終はもう後ろを振り返ることなく、思い浮かべたその場所へとひたすら歩を進めるのだった。
「……全く、大人ぶってるくせにこういうことにはまるでお子様レベルなんだから」
段々遠退く背中を眺め、小さく愚痴を溢す。
物音一つしない女子部屋の扉を尻目に、冬実もまた廊下を立ち去った。
×××××××
「んぅ……っ」
ずり落ちないよう布団を掴みつつ、ゆっくりと寝返りを打つ。寒気も少しずつ治まって来たことで心に余裕が出来た羅維納は、今迄頭が隠れるくらいに被っていた布団からひょいと顔を出した。その様子はさながら甲羅から頭と手足を出した亀そのものだ。
……あれからどのくらい経っただろうか。頭を動かして部屋を見渡すと、冬実も綺更も留守にしているらしく、人の気配がなかった。

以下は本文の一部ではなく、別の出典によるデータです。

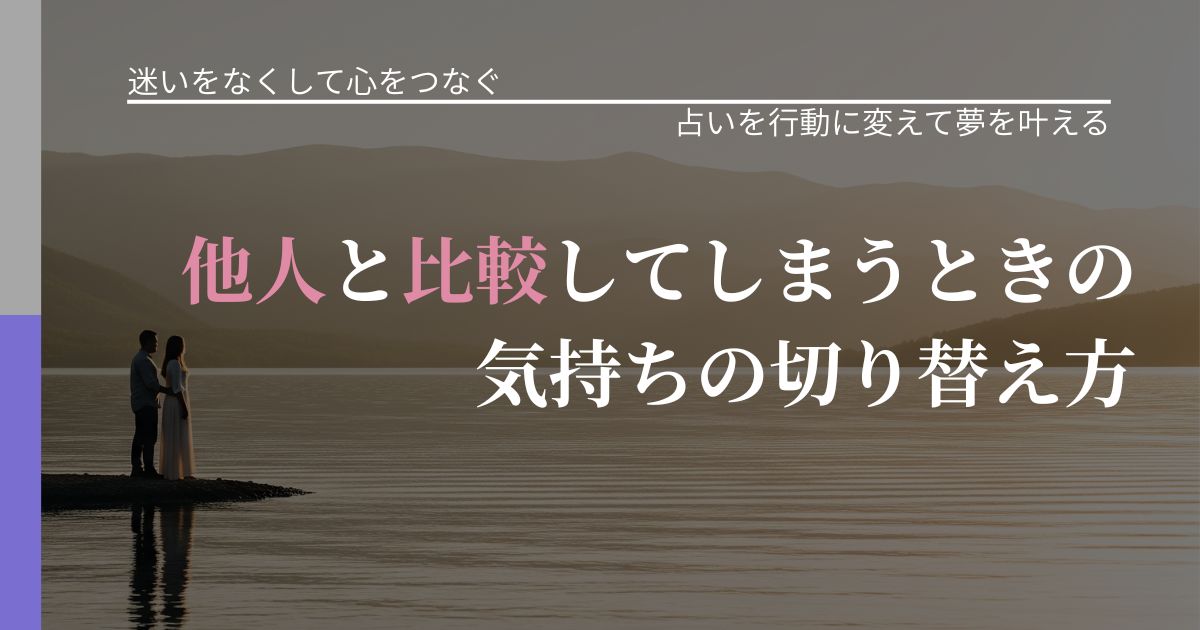 【曖昧な関係の悩み】他人と比較してしまうときの気持ちの切り替え方｜占いで迷いを整理する方法_アイキャッチ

テーブルにはプリンとスポーツドリンクが置いてある。冬実達が用意してくれたものだろう。羅維納はドリンクに手を伸ばし、中身をぐいっと飲み干した。
「あ~、生き返る……」
半透明の液体が、全身を潤して行く感覚。
自分以外誰もいない部屋の静けさは、羅維納に考え事をさせる時間を惜しみ無く与えた。内容は勿論――自分の体調不良を招いた、妙な感情のこと。

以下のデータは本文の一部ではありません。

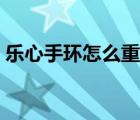 樂心手環(huán)怎么重啟手機(jī)（樂心手環(huán)怎么重啟）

あの時、史星のことを語る終の姿を見た時。そして、史星との再度の交流を頼み込んでいる時の真剣味のある態度。心なしか、終は嬉しそうに見えた。
羅維納には、何故かそれが不快に感じてしょうがなかったのだ。しかし――その根底にある理由が、どうしても分からなかった。この感情に名前があるとしたら、何と言うのだろう?誰かに聞いたら分かるだろうか?寝台に腰掛け、身体を縮めて項垂れる。